Ah kurular… Gönüllerini, göz yaşlarıyla sulayamamış kurular!
“Haydi durmayalım, gidelim annesinin mezarını yakalım, yıkalım.” dediler Başbakan’dan yana… Sizin malzemenizin hakikaten “ölüler” olduğuna daha da çok inandım bu yorumları görünce. İnsanlığa sığar mı bu? Mezar yağmalamak hangi Müslüman evladına yakışır? Bu sizi tutmaya yetmiyorsa, “Muhtaç olduğu kudret, damarlarındaki asil kanda mevcut olan bir genç” konuşur mu böyle, düşünür mü böyle, yapar mı bu alçaklığı? Daha son madencimiz mezarına kavuşmadan, siz mezar açma peşindesiniz.
Siz, bu ülkenin insanı değilsiniz, hiçbir partinin-legal yapılanmanın-yerli görüşün mensubu değilsiniz, siz hiçbir soydan değilsiniz, hiçbir hakkın savunmasında değilsiniz, bu yurtla alakadar hiçbir şeysiniz siz. Siz ayrı bir şeysiniz, kaos seven, ölümlerle beslenen insanlık dışı varlıklarsınız.

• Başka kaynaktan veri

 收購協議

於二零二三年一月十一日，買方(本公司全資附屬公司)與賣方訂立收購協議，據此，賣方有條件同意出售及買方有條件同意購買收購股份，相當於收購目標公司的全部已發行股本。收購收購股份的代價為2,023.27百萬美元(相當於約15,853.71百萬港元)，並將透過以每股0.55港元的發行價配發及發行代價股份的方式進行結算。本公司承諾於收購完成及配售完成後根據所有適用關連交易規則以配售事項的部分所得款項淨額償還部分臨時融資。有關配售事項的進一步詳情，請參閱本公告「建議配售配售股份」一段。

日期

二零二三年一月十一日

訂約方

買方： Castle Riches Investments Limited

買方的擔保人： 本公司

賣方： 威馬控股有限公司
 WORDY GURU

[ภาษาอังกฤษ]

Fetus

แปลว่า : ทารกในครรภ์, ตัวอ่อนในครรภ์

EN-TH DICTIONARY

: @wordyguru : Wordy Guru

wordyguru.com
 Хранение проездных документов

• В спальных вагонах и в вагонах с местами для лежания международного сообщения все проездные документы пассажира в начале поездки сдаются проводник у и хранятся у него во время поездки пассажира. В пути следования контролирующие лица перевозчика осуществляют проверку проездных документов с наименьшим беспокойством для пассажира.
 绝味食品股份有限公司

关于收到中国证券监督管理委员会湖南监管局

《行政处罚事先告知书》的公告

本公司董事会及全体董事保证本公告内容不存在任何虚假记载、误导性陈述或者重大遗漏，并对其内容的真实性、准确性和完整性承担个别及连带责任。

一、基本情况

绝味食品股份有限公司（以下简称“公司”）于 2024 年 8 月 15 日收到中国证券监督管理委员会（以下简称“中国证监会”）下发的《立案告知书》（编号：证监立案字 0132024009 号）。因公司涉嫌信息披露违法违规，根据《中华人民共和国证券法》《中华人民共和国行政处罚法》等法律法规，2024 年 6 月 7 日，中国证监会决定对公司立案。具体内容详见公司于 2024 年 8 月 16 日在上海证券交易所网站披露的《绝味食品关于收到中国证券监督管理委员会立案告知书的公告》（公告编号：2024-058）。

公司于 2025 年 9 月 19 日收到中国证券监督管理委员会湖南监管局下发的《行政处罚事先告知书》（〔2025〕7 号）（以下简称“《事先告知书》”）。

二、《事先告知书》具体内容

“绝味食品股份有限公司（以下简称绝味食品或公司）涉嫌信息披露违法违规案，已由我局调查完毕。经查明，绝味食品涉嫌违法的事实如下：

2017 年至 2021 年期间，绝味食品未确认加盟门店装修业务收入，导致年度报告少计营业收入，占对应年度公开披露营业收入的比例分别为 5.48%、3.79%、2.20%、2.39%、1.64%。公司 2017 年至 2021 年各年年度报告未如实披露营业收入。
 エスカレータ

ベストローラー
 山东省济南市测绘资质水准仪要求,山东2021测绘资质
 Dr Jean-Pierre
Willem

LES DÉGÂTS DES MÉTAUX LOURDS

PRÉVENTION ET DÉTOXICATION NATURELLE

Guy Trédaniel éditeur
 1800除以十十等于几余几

Sizin yüzünüzden taraflara bölündük biz!
Siz “Kurular” yüzünden!
Her yerdesiniz…
Aramızdasınız…
Bakın, gerçekten bir şeyleri yasal hakları çerçevesince adam akıllı protesto etmek isteyen saygılı insanlar da var, tencere tava çalıp milleti rahatsız etmeden, dezenformasyona bulaşmadan… buna canı gönülden inanıyorum ve bu şekilde davranmaya çalışanları bir yere kadar destekliyorum; ama bunu bir denediniz ve yukarıda bahsettiğim cinsten varlıklar aranıza karıştı. Anlayın artık lütfen, siz her yürüyüşe geçtiğinizde, mahalle aralarında pusuda bekleyen bu insan görünümlü “kurular” ortaya çıkıyor, sizleri sokaklara köşelerdeki “kurular” davet ediyor, sizleri sadece ekrandaki “kurular” alkışlıyor…
“Düşman puslu havayı sever.” siz de biliyorsunuz.
Lütfen, artık havanın bulanmasına izin vermeyin.
Sokaklardan çekilin, işgalden kaçının…
Uymayın bunlara…
Fırsat tanımayın kurulara!
Yanma kardeşim, onların yanında yanma!